WHAT TO PRODUCE = Take every line from the entries below that includes the word "tests" and copy it.

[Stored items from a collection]
+===+
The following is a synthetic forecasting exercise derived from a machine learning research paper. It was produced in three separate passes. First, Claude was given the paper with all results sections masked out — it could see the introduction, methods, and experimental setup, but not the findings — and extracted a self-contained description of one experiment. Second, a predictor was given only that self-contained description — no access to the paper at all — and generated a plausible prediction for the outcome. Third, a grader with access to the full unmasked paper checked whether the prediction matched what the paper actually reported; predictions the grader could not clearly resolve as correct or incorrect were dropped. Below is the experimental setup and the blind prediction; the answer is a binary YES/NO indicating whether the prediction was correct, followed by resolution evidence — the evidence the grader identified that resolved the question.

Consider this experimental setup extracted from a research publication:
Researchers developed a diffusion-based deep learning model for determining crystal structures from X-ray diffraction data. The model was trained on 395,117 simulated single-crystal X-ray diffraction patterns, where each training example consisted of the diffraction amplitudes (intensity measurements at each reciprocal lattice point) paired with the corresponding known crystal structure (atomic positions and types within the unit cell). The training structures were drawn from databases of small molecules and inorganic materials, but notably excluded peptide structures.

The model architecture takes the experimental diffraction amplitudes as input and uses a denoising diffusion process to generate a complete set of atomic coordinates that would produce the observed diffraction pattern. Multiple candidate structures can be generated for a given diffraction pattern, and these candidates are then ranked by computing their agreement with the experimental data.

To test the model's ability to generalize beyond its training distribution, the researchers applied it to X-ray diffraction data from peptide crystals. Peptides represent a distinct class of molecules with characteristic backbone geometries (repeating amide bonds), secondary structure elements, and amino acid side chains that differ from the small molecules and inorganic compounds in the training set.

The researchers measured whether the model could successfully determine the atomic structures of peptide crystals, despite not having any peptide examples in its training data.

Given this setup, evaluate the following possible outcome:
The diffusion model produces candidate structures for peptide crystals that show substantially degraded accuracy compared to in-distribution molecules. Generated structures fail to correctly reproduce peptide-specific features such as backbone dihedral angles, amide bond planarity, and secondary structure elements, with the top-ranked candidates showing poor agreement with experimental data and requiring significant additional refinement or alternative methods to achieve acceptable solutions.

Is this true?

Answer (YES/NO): NO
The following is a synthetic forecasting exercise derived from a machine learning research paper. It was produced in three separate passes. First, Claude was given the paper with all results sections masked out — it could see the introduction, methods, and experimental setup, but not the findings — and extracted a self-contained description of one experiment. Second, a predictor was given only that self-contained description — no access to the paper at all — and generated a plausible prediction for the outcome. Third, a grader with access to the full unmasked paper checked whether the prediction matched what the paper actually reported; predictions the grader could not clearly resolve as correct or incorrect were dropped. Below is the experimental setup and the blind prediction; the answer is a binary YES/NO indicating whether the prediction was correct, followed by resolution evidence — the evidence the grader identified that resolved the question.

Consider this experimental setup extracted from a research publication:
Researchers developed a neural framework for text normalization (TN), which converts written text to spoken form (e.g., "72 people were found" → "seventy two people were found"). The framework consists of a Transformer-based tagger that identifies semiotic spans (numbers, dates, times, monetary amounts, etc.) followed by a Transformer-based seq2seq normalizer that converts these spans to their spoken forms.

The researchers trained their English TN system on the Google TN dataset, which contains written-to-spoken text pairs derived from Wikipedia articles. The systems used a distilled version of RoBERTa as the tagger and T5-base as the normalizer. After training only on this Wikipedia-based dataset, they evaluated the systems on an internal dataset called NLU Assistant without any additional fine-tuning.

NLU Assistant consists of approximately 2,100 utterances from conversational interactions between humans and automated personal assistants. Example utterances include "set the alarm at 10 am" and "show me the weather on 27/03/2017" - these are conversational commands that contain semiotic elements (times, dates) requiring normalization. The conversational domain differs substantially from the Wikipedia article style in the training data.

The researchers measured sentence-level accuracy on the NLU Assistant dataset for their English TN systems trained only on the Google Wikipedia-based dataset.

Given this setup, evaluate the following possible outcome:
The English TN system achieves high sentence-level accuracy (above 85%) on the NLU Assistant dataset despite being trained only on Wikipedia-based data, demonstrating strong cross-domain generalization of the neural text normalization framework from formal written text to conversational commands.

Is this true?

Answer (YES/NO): YES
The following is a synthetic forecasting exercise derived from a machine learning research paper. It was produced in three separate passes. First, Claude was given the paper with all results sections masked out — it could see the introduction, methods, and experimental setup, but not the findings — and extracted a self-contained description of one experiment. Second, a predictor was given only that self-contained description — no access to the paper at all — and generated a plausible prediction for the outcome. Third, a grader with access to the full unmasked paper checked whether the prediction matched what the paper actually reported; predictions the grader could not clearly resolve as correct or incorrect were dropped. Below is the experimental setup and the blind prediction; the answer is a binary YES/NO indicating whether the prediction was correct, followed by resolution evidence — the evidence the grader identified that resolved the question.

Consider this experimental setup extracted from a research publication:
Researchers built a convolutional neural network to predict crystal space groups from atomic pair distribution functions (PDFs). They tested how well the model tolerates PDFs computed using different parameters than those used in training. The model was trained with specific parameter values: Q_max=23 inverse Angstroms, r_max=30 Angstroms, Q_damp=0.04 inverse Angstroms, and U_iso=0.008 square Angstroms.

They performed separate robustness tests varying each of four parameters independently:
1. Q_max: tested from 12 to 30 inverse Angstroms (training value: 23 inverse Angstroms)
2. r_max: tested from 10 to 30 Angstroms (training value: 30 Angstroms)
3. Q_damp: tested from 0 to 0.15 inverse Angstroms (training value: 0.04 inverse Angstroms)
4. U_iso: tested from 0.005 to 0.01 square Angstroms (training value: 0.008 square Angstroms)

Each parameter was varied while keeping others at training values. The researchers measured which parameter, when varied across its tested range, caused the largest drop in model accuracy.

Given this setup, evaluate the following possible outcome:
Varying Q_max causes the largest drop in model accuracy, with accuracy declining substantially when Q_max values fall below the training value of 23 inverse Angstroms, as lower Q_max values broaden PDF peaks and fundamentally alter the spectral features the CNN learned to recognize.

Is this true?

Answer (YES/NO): NO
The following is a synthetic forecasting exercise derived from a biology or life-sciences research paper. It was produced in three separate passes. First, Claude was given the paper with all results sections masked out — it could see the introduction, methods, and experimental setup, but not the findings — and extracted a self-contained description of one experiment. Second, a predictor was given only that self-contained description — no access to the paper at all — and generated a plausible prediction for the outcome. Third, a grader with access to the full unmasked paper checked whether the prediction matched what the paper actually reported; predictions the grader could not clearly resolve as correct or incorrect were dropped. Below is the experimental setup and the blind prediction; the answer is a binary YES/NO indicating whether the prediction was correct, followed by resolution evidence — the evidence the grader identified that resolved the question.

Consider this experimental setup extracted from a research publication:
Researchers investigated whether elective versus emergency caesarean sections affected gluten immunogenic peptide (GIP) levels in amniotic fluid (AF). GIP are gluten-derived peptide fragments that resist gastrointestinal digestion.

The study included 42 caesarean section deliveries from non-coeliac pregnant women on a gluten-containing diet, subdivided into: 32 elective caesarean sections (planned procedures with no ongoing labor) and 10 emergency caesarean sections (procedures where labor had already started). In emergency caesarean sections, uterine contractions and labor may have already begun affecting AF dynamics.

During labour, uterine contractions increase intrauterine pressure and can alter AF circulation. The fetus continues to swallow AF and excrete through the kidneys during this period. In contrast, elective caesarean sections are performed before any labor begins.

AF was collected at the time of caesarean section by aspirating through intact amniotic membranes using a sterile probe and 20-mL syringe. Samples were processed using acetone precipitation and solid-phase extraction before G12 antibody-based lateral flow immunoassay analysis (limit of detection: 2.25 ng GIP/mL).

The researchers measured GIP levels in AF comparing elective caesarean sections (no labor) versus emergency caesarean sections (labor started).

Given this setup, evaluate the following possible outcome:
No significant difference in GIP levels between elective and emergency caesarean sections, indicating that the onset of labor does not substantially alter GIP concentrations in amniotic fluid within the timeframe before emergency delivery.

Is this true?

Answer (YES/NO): YES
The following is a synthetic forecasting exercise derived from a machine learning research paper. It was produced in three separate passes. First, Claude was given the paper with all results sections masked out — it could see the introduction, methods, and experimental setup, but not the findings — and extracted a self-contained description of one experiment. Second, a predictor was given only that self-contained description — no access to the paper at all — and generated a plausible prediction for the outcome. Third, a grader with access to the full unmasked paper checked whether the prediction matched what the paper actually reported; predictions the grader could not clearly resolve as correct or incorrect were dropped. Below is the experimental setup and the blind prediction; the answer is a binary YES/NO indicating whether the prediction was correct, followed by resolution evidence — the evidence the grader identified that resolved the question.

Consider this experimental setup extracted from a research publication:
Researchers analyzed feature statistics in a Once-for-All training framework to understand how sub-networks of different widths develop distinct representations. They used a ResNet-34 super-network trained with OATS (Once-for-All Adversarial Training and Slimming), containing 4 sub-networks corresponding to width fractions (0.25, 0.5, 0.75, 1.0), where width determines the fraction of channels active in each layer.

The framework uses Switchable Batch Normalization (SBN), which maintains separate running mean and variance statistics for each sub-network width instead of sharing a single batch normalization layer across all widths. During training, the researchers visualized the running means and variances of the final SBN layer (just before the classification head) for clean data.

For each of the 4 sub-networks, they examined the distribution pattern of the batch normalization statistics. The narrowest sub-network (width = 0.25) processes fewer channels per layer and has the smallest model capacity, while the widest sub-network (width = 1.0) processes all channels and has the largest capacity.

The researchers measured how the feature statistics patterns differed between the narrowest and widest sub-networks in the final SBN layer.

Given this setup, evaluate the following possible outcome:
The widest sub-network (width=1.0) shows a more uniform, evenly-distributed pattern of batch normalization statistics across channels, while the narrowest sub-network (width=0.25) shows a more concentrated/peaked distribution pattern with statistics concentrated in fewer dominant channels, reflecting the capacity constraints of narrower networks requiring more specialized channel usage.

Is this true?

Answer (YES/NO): NO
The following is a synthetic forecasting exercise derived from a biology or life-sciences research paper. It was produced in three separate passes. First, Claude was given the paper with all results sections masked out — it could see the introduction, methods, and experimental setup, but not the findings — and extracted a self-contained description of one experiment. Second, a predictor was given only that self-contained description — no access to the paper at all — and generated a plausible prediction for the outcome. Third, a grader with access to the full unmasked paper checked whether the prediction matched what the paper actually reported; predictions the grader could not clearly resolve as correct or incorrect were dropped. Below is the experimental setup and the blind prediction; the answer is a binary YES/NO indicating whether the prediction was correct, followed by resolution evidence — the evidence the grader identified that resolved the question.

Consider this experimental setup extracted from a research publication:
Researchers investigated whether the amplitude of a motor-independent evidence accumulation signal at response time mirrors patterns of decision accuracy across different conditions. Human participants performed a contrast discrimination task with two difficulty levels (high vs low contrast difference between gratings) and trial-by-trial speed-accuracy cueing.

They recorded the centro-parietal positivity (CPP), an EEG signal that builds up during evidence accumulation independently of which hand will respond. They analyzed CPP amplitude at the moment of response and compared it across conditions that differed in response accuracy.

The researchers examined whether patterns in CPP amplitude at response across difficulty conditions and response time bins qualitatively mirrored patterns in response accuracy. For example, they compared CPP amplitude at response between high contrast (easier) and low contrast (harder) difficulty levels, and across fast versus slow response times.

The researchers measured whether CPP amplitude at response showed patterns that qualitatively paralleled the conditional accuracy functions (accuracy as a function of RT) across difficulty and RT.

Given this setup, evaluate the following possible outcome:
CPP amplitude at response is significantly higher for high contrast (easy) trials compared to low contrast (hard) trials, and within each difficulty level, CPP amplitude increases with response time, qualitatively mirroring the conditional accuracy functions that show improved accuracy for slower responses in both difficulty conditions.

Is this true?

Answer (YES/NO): NO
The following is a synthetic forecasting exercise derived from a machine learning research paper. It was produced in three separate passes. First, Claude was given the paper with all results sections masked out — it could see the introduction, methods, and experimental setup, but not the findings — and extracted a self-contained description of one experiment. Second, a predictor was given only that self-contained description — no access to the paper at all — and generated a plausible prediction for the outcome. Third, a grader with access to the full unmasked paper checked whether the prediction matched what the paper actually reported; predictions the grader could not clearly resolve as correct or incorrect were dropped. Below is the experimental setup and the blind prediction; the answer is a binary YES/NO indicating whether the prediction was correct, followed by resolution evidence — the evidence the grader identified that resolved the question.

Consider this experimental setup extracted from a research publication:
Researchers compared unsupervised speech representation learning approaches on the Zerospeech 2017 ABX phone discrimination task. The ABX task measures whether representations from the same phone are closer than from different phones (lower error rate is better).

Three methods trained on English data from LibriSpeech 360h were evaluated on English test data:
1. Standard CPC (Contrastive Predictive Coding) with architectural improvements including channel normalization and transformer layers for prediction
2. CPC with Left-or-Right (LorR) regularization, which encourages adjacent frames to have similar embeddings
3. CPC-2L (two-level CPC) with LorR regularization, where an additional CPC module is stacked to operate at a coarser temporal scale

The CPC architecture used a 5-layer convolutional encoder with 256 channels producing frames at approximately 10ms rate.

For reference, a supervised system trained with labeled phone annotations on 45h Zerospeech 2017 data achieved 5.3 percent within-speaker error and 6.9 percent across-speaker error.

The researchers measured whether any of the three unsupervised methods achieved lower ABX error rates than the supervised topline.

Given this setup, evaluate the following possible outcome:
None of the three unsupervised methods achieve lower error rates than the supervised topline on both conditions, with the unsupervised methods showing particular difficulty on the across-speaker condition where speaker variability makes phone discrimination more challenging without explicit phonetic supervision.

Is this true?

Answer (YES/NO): NO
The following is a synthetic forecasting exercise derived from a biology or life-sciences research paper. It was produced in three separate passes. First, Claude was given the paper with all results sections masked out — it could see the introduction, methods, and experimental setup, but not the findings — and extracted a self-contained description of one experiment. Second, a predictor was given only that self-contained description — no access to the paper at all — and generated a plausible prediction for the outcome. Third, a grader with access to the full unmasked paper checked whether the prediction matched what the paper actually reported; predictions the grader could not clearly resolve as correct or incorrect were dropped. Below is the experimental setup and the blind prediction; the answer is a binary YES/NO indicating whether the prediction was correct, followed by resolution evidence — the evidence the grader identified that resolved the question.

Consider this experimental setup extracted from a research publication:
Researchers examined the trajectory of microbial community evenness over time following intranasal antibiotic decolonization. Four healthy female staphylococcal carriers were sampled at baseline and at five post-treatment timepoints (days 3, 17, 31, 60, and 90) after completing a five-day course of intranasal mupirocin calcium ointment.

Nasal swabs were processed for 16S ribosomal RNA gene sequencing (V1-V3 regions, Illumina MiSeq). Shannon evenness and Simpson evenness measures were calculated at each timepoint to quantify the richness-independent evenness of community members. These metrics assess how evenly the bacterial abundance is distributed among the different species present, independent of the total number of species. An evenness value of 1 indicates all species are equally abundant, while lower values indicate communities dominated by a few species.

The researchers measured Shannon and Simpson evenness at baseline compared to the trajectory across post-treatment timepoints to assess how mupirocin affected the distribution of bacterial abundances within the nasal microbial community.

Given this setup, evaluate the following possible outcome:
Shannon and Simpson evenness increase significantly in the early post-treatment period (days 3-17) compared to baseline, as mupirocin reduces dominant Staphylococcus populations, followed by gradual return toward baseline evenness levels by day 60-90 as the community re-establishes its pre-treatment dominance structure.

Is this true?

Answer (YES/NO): NO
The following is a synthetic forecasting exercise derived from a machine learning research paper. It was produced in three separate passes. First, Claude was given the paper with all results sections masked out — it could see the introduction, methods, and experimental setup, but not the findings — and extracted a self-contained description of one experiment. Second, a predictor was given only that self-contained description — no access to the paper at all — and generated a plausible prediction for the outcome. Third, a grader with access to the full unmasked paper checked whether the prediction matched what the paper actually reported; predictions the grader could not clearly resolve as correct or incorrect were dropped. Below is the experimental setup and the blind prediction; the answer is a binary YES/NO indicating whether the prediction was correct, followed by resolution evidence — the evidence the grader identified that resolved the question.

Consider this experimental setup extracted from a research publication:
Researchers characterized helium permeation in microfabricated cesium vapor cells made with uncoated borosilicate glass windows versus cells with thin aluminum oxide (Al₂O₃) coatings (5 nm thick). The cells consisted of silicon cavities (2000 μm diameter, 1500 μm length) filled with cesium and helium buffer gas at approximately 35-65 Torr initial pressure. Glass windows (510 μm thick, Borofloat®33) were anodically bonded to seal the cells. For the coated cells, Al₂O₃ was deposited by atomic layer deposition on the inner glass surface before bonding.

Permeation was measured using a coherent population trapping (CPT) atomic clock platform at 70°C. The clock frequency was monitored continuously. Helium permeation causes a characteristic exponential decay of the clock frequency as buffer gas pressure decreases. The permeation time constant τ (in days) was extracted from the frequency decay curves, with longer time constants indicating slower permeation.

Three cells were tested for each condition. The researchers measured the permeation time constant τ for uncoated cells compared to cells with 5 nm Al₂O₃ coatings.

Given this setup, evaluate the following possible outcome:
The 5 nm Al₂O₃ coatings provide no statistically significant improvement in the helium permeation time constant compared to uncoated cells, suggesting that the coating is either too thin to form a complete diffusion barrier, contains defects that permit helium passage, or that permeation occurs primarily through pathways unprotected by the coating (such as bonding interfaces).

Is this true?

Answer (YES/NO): NO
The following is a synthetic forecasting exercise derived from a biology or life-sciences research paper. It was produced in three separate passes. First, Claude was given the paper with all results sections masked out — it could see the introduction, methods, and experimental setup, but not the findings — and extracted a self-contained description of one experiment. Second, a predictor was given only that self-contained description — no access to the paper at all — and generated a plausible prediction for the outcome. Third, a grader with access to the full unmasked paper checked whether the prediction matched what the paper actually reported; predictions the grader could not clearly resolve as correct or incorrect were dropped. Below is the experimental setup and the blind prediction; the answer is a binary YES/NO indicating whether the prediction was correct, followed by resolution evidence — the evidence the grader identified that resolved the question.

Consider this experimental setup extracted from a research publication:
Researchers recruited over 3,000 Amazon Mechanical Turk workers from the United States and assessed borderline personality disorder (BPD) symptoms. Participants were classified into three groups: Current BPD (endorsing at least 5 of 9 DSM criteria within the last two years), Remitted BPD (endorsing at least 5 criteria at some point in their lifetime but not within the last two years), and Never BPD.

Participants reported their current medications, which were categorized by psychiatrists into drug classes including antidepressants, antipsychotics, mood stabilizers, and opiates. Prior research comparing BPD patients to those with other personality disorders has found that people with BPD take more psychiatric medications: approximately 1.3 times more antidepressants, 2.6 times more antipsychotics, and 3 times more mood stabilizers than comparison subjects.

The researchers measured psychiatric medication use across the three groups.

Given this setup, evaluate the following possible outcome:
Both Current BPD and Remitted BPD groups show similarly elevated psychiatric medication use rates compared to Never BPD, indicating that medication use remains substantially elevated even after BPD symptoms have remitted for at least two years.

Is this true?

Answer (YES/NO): NO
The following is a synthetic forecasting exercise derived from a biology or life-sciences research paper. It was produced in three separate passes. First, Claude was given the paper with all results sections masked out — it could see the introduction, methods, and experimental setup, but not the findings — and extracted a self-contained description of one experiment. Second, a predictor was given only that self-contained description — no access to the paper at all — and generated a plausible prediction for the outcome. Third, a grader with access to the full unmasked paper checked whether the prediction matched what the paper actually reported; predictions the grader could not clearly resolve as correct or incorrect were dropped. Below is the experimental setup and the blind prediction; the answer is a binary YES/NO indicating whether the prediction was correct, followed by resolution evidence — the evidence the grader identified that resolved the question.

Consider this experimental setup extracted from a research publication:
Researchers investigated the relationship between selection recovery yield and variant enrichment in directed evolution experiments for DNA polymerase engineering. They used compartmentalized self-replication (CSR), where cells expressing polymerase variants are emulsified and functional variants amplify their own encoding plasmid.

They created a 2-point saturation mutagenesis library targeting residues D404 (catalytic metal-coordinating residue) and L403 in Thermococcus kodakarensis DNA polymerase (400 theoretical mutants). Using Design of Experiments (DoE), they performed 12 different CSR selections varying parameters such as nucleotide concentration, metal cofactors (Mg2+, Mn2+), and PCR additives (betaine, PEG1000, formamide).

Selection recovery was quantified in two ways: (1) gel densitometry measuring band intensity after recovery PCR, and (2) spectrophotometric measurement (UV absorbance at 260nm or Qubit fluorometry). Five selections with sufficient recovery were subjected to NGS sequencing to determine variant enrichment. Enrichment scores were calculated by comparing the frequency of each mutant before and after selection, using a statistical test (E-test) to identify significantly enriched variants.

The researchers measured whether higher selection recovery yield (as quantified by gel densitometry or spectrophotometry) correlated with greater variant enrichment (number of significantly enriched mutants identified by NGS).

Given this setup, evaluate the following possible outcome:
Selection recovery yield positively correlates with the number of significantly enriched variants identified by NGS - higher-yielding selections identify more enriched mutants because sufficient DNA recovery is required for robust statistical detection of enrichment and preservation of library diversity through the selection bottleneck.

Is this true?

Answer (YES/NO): NO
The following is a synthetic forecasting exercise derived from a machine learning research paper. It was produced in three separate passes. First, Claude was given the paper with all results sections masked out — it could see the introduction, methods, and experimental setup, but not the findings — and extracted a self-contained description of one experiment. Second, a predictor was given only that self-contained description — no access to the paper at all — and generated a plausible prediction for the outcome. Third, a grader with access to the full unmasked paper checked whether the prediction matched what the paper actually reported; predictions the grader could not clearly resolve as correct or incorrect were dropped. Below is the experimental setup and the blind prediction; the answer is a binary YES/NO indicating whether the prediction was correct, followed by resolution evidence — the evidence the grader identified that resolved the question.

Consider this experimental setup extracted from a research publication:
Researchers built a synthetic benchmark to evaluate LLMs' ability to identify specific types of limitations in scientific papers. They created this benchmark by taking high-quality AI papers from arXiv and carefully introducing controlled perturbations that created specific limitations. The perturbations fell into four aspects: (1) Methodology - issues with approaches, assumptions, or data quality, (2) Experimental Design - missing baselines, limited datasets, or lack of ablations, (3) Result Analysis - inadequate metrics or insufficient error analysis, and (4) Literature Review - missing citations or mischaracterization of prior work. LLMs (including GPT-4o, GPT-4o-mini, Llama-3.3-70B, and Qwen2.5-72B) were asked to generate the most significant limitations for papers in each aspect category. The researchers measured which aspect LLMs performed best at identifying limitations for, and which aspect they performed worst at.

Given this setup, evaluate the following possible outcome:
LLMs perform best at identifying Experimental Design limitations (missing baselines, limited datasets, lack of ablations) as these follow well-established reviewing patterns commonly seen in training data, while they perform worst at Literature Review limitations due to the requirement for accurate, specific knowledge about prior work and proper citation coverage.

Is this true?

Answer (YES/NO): NO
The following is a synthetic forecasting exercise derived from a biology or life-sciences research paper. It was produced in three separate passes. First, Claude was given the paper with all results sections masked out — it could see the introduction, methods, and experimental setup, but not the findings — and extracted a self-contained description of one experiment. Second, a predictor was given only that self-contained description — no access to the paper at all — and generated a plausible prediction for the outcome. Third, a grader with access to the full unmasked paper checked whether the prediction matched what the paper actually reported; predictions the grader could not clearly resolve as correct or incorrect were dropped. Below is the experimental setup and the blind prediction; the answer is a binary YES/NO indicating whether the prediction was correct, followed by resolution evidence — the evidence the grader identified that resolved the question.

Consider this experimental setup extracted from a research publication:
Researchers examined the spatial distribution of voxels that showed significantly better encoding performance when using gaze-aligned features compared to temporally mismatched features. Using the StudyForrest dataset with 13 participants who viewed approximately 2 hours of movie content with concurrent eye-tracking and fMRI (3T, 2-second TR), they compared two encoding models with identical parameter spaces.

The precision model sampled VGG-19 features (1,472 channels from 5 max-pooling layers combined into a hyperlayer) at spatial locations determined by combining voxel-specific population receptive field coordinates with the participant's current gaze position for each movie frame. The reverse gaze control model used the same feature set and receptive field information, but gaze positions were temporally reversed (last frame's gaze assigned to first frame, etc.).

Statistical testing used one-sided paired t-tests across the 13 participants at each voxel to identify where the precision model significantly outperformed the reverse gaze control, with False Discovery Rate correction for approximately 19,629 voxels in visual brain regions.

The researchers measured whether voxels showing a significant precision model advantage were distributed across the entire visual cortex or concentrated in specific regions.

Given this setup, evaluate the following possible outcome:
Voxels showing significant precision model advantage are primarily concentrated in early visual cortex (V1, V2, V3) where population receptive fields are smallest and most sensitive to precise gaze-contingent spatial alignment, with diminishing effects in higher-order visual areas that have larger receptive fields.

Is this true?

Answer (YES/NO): YES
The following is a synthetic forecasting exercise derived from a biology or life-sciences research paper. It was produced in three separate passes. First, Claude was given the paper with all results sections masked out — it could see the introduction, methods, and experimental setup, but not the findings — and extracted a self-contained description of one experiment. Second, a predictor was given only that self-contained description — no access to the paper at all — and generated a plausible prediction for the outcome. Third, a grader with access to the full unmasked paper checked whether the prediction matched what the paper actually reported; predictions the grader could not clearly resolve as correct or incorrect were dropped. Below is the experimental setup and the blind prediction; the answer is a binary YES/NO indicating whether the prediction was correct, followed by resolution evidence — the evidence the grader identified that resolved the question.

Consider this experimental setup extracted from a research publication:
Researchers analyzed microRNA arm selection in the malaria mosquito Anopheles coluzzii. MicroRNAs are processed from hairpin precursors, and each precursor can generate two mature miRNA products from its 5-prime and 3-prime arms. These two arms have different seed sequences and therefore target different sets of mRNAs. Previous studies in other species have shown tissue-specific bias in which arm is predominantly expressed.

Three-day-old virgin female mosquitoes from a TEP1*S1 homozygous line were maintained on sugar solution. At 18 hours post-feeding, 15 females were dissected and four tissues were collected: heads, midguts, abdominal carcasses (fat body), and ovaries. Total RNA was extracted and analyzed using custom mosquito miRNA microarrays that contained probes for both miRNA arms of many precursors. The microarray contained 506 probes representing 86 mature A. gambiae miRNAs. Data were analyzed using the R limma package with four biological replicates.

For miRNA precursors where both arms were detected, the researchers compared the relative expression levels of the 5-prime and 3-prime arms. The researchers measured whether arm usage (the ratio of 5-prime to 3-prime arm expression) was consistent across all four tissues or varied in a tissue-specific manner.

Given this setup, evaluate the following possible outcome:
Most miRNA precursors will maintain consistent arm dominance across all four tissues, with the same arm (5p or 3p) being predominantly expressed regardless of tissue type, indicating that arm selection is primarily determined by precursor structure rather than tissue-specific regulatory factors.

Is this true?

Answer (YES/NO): YES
+===+
TASK SOLUTION =
They performed separate robustness tests varying each of four parameters independently:
Statistical testing used one-sided paired t-tests across the 13 participants at each voxel to identify where the precision model significantly outperformed the reverse gaze control, with False Discovery Rate correction for approximately 19,629 voxels in visual brain regions.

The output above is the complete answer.